→ **What you are asked to do**
Reproduce the passage from the tea-time meeting notes word for word, starting with "Arch Tea Time: 2020-08-06" and going on through "in our database.".

→ **Source document**
Arch Tea Time: 2020-08-06

  • OpenedX releases

    • Going from 4 months → 6 months

  • Waffle switches/flags/samples

    • Why we don't like them

      • It’s dumb that the configuration is in our database.

        • Hard to debug

        • Hard to manage/duplicate

      • There is now no validation or review before making a change.

      • Often they don’t have good docs on how to manage them.

      • Often don’t have many people who know how they’re supposed to work.

      • Even if we had manual review, review of django-admin UI is not as good as reviewing code or config.

    • Some reasons why waffle is nice.

      • Sometimes we want to roll-out low risk things and changing settings via remote config is WAY slower and has more overhead.

      • Really useful for quickly flipping and testing a configuration before ripping the flags out.

    • Things we’re doing that should help?

      • Toggle Documentation Improvements

        • Should this be required?

      • We could be reducing complexity of the waffle things by building/simplify better waffle base classes.

    • Other Notes

      • Making more abstraction layers on top of waffle/django might not be a great idea.

      • However if we are constantly fighting our flag framework.

  • Let pyupgrade switch %-formatting and {}-formatting to f-strings?

→ **Recorded data**
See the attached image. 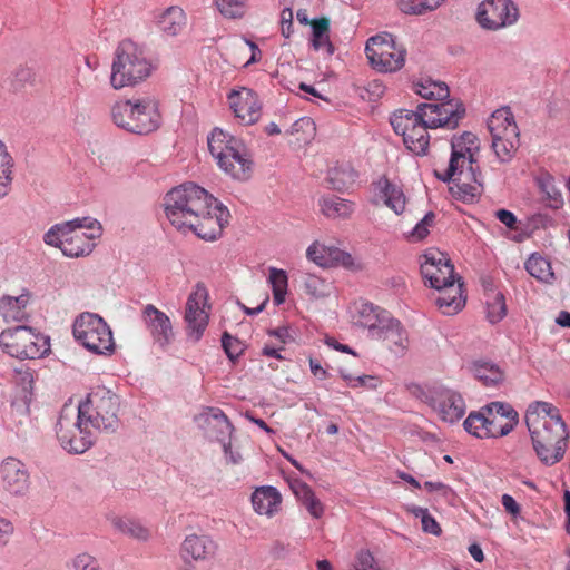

→ **The result**
Arch Tea Time: 2020-08-06

  • OpenedX releases

    • Going from 4 months → 6 months

  • Waffle switches/flags/samples

    • Why we don't like them

      • It’s dumb that the configuration is in our database.